■ Quoted passage:

0
votes

I tried with both pyspark.DataFrame and pandas.DataFrame to perform a cartesian product on the same dataframe (df). This implies that it is commuting dataframe.

Below with PySpark:

>>> a = spark.createDataFrame(data=[(1,'a', '1a'), (2,'b', '2b'),(3,'c', '3c')], schema=['letter', 'number', 'ln'])
>>> b = spark.createDataFrame(data=[(1,'a', '1a'), (2,'b', '2b'),(3,'c', '3c')], schema=['letter', 'number', 'ln'])
>>> a.join(b).show()
+------+------+---+------+------+---+
|letter|number| ln|letter|number| ln|
+------+------+---+------+------+---+
|     1|     a| 1a|     1|     a| 1a|
|     1|     a| 1a|     2|     b| 2b|
|     1|     a| 1a|     3|     c| 3c|
|     2|     b| 2b|     1|     a| 1a|
|     2|     b| 2b|     2|     b| 2b|
|     2|     b| 2b|     3|     c| 3c|
|     3|     c| 3c|     1|     a| 1a|
|     3|     c| 3c|     2|     b| 2b|
|     3|     c| 3c|     3|     c| 3c|
+------+------+---+------+------+---+

Here I did a little cheat in order to explain. Indeed they are two dataframe a and b but my question is applied on one dataframe a versus itself.

Here I would like to remove 2 kinds of results:

  1. rows with same ln (use here as id)
  2. duplicate rows, e.g: (1,a,1a,2,b,2b) is same to (2,b,2b,1,a,1a)

■ Description of the task: Write out the entire PySpark cartesian product post word for word. The listing that comes next is from an unrelated source.

■ Given data:
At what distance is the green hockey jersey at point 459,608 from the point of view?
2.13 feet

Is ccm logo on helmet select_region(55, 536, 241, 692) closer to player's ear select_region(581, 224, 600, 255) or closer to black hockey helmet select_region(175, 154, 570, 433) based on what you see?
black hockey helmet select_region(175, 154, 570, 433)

■ Result below:
0
votes

I tried with both pyspark.DataFrame and pandas.DataFrame to perform a cartesian product on the same dataframe (df). This implies that it is commuting dataframe.

Below with PySpark:

>>> a = spark.createDataFrame(data=[(1,'a', '1a'), (2,'b', '2b'),(3,'c', '3c')], schema=['letter', 'number', 'ln'])
>>> b = spark.createDataFrame(data=[(1,'a', '1a'), (2,'b', '2b'),(3,'c', '3c')], schema=['letter', 'number', 'ln'])
>>> a.join(b).show()
+------+------+---+------+------+---+
|letter|number| ln|letter|number| ln|
+------+------+---+------+------+---+
|     1|     a| 1a|     1|     a| 1a|
|     1|     a| 1a|     2|     b| 2b|
|     1|     a| 1a|     3|     c| 3c|
|     2|     b| 2b|     1|     a| 1a|
|     2|     b| 2b|     2|     b| 2b|
|     2|     b| 2b|     3|     c| 3c|
|     3|     c| 3c|     1|     a| 1a|
|     3|     c| 3c|     2|     b| 2b|
|     3|     c| 3c|     3|     c| 3c|
+------+------+---+------+------+---+

Here I did a little cheat in order to explain. Indeed they are two dataframe a and b but my question is applied on one dataframe a versus itself.

Here I would like to remove 2 kinds of results:

  1. rows with same ln (use here as id)
  2. duplicate rows, e.g: (1,a,1a,2,b,2b) is same to (2,b,2b,1,a,1a)